When do I switch to layer pellets? The feed store said they can be switched as soon as they are fully feathered. The chick starter bag says to switch to a laying ration one month before laying is expected (this is what I was going to do). I read in another thread to wait until they actually start laying to switch them to layer. 

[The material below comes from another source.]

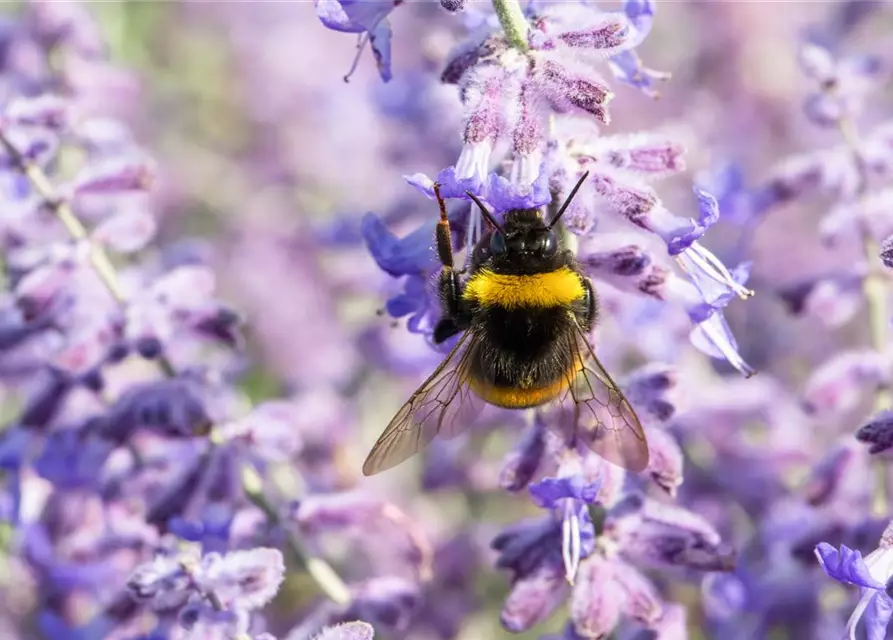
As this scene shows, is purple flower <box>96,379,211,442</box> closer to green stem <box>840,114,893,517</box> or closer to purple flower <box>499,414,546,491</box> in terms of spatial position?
purple flower <box>499,414,546,491</box>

I'm very confused. I just want to do what's best for the chicks and have healthy, hard-shelled eggs in the future.


----------



## BackfourtyMI. (Sep 3, 2007)

I don't have chickens but for my ducks I have Oyster shell & Grit out for them 24/7.
The grit is to help them grind up their food & the oyster shell is to give them more calcium for the eggs they produce. Mine eat it when ever they think they need it. 
A bag of each last's me quite awhile.


----------



## Left-Handed Dog (Jan 12, 2007)

The grit might not be necessary if they have sufficient access to the outdoors...where they can pick up tiny rocks. All of our poultry is free-range but we throw some grit around their houses "just to be sure." I've heard that a good layer ration has all the calcium layers need for good eggs. We leave it out free choice and they still consume some of it. Pretty sure it can't hurt and I trust their instincts!


----------



## Cyngbaeld (May 20, 2004)

If they are on the ground they do not need grit. (They'll find their own. ) If they are only getting processed poultry feed they do not need grit. (The food is preground.)

Layer or starter isn't critical. I've always used gamebird and given oyster shell on the side. If you use layer feed you generally won't need oyster shell unless you are feeding a lot of other stuff on the side. If you feed layer or starter do not also feed scratch. If you feed scratch grains you will need to use a much higher protein source to balance it. Layer and starter are pretty complete, but usually rather marginal protein wise.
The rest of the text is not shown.